En buena medida, el agotamiento del régimen provino de las debilidades de lo que fue la principal estrategia política del sexenio: el Pacto por México y las “reformas estructurales”. Si bien ese instrumento fortaleció al gobierno que empezaba en 2012, en corto plazo se evidenció que tal estrategia -que mostró a EPN como un hábil jefe de Estado por haber logrado las adecuaciones que las fuerzas de la economía global exigían del país- tenía graves riesgos e insuficiencias. Bastó que se manifestaran los desajustes de la economía mundial y los problemas de nuestra realidad nacional para demostrar que las reformas peñistas no habían sido las más indicadas para consolidar la economía nacional y fortalecer nuestro precario modelo político.

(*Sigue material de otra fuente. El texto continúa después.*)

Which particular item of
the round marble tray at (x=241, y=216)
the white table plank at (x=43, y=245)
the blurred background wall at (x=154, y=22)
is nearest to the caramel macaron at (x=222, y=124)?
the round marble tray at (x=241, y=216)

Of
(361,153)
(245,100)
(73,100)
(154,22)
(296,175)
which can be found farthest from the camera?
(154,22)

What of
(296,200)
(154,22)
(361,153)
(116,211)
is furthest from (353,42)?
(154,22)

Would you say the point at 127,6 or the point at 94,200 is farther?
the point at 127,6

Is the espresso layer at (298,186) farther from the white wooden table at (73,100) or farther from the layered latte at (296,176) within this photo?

El gobierno usó las palancas de sus reformas estructurales, pero la economía no pasó de un crecimiento mediocre. Y difícilmente habrá cambios sustanciales en los próximos dos años, cuando ya se echó mano de los recortes presupuestales y aumentos de tarifas. Los grandes problemas nacionales, la concentración del ingreso, la desigualdad social, la pobreza generalizada y la crispación social no muestran mejores resultados ni tampoco mejores perspectivas.
En materia de transparencia y anticorrupción predomina el conservadurismo del régimen, que se negó a dar señales claras en ese frente. Las oportunidades de hacer algo trascendental en respuesta a la demanda ciudadana contra la corrupción, el gobierno las desperdició con torpeza de primera y argumentos de segunda.

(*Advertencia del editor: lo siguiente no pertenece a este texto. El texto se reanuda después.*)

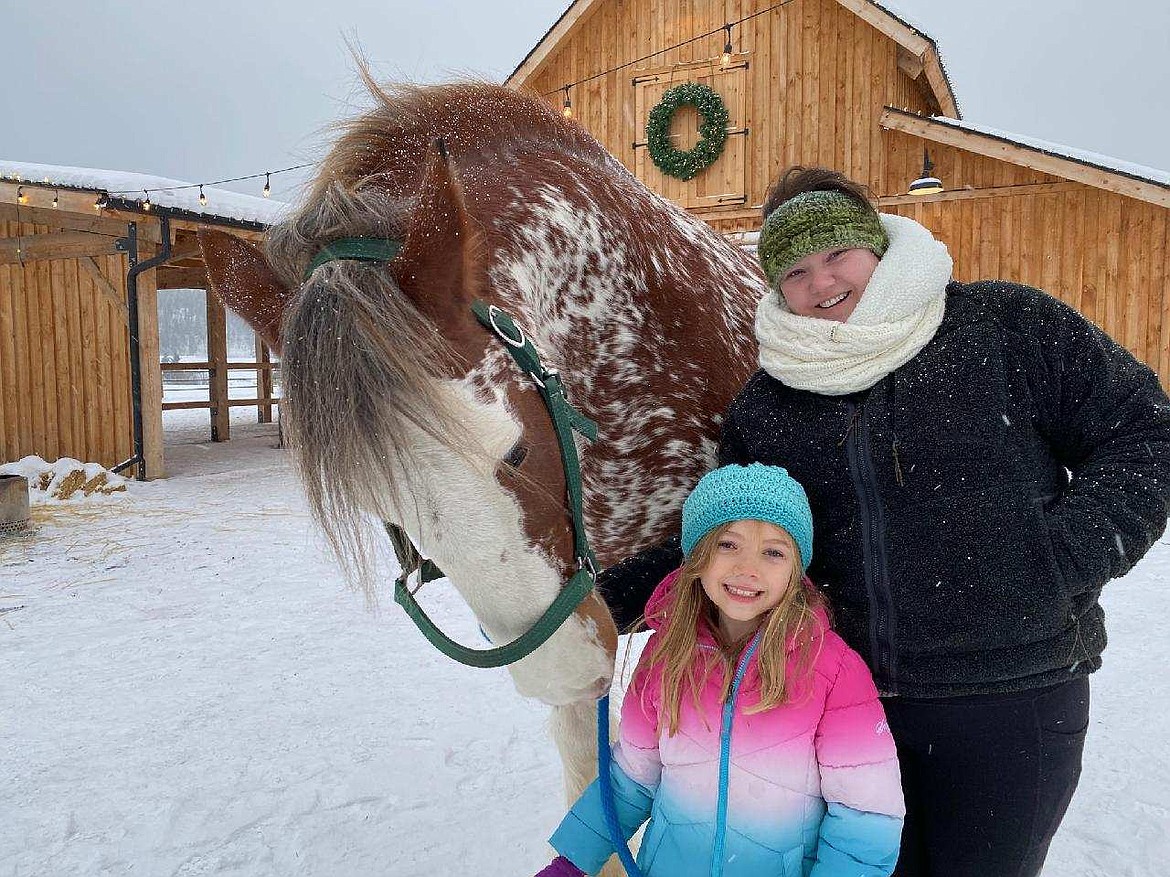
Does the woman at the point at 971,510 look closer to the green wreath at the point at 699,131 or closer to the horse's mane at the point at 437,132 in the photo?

En los temas de seguridad pública y derechos humanos ha permanecido la estrategia del uso de fuerza militar heredada del calderonismo y agravada por los hechos que han evidenciado a las corporaciones de seguridad: Tlatlaya, Ayotzinapa, Tanhuato y ahora Nochixtlán, seguirán abiertos, esperando más un juicio de la historia que una explicación confiable de la autoridad. La perspectiva máxima seguramente quedará en el mando mixto policial y cerrará el sexenio sin haber logrado corporaciones policiales confiables y eficientes en el país.
Los conflictos del ámbito educativo y magisterial llegaron a un punto sin retorno y se acumulan más razones para modificar la reforma educativa que para sostenerla. La obcecación gubernamental alcanza para una salida de negociación pragmática, y que luego se hagan los cambios legislativos.

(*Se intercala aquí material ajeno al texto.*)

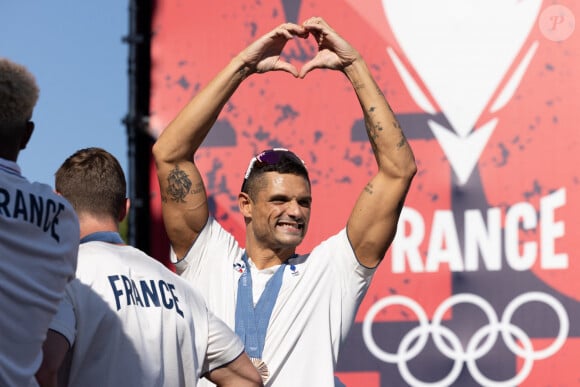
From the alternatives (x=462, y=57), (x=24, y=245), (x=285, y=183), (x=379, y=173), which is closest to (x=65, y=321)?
(x=24, y=245)

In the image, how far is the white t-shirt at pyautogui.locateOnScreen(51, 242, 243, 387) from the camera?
2637 mm

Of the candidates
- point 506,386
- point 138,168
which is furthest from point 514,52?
point 138,168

A todo esto se agrega la pugna por la sucesión presidencial en el partido gobernante. Sin duda, el presidente -con la ortodoxia priísta que ha mostrado- tomará la decisión de su partido, pero cada vez más acotado por la realidad, pues el desgaste del gobierno también reduce a los aspirantes que pueden ser competitivos. Ante eso, las decisiones del grupo gobernante en lo que resta del sexenio, políticas públicas y nombramientos, estarán orientadas a contener el deterioro de la economía, trazar una estrategia viable para 2017-2018 y conservar la principal gubernatura para tener posibilidades de mantener la presidencia de la República.
En este marco, el planteamiento del principal líder opositor del régimen, López Obrador, no es equivocado. Lo mejor que se puede pedir a un gobierno que ha entrado prematuramente en su fase final, es que resuelva los pendientes sin complicar más las cosas. En este caso: conciliar los conflictos más álgidos como el magisterial y los que se avisoran, pero sobre todo evitar un mayor deterioro de las instituciones del Estado y del marco legal para preparar una futura transición política.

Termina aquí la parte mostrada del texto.